**TEXT TO READ**

[BEGIN]

Symlinking from an unstandard location of ld.so.cache to /etc won't work with unpatched GLIBC, at least in Slackware. And symlinking that way with patched GLIBC (i.e. my system) doesn't satisfy Steam client.

So... it's a VM or a separate installation or nothing for me, right?

P.S. I must congratulate you on your very reasonable tone and your discussion conduct. It's always a pleasure to see good work (at communication in that case). Thank you.

smcv commented 5 months ago

Still, apps I use (and I use quite a few) do not seem to mind.

Other apps are probably not constructing a container environment on-demand that is a hybrid of your host system's graphics drivers and a more predictable application-level library stack, which has been a necessary thing for Steam to be portable to many Linux distributions, but does require it to make lower-level assumptions about glibc than is conventional!

Thinking of Steam as an app like any other is not really accurate - it's more like an app framework, operating in the same space as things like Flatpak, Snap or AppImage.

Does Steam client work from inside a virtual machine? I might be better off just installing some small-sized Ubuntu in a VM.

I don't think we would consider that to be a fully-supported situation, but in general yes it does work (I regularly use VMs to make sure that a fresh Steam installation is still runnable in various older Ubuntu releases).

The main issue you will have in a VM is that the purpose of Steam is to download and run games, but most modern games require GPU-accelerated rendering and will not usually have acceptable performance in a VM. Older or less-demanding games are more likely to work acceptably with software rendering (Mesa's llvmpipe for GL/EGL, and lavapipe for Vulkan). You might be able to pass through rendering to the host with technologies like VirGL, or use dedicated GPU passthrough to make a GPU unavailable to the host and dedicate it to the VM, but those are not really mature enough to be supportable or recommended.

Similarly, Steam running in a VM will be unable to access gamepads, joysticks and other game controllers unless you go to significant effort to make it possible.

Using a container technology like Flatpak could be another option. Valve does not officially support the Flathub community's unofficial Flatpak-app version of Steam, but in practice it often does work, and unlike a VM, it does get direct access to the GPU and game controllers. (There is also a Snap app, but that one generally works less well than its Flatpak equivalent and I wouldn't recommend it, especially on a non-Ubuntu host.)

I need Steam only for the downloading of things I've bought

You probably know this already, but downloading a game via Steam and then running it directly (without going via Steam) is not something that can be guaranteed to work. It will likely work for some games but not others. The only scenario that is expected to be tested and supported by all Steam game developers/publishers is launching their game via Steam, and for anything beyond that, it's up to the developer/publisher whether they aim to support it or not.

This is partly because of Steam's compatibility frameworks (the Steam Runtime) which make games work on a wider range of distributions but are not active if you run the game manually; partly because some game developers/publishers have chosen to make Steam a requirement as a licensing check (DRM); and partly because some game developers/publishers have chosen to rely on other Steam features such as cloud storage and gamepad mapping.

[END]

**MATERIAL SUPPLIED**
[BEGIN]

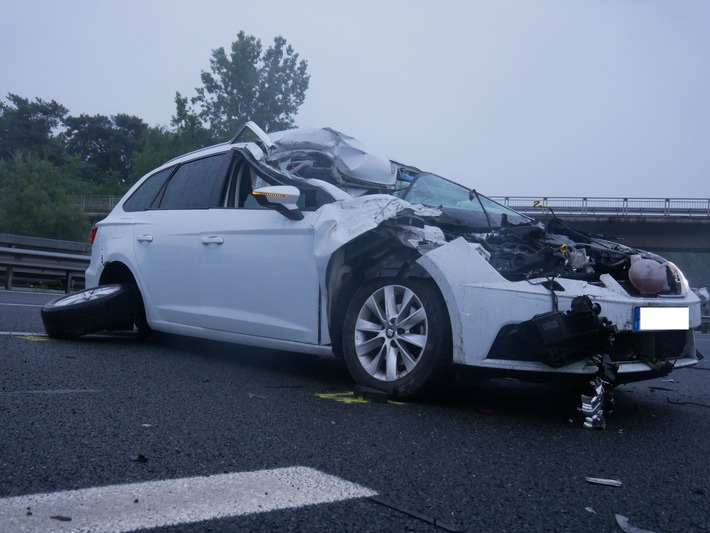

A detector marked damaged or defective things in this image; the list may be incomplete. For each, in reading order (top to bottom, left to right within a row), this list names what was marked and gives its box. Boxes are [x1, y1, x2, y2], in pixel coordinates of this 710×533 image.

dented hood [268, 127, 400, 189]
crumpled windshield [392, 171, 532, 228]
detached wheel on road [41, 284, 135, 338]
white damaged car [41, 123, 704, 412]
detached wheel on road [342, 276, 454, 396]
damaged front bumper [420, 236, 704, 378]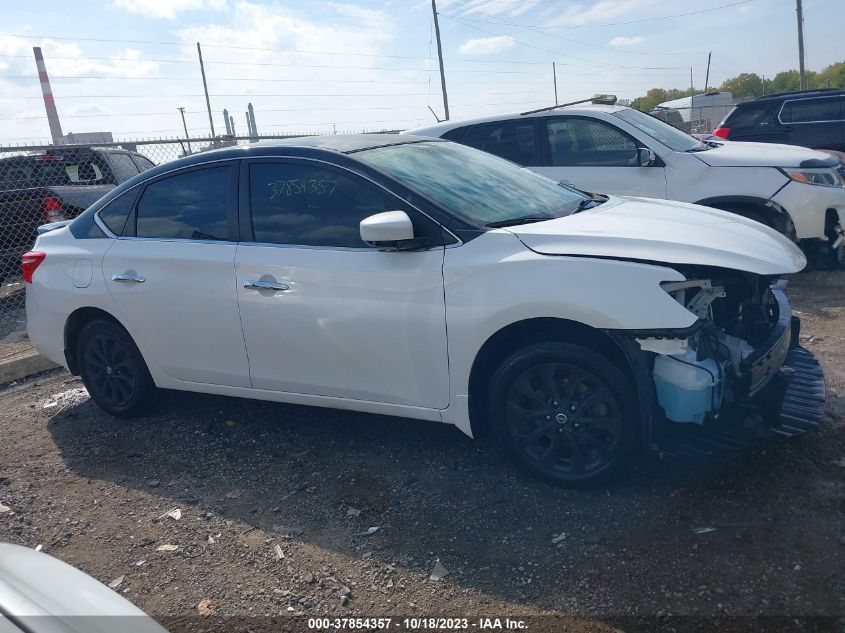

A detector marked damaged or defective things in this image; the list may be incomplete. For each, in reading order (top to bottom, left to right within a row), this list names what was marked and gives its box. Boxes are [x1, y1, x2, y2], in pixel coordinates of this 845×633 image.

[END]

**YOUR TASK**
Which software renderer does the Steam discussion name for Vulkan? The records are not used in this exercise.

**FULL ANSWER**
Lavapipe.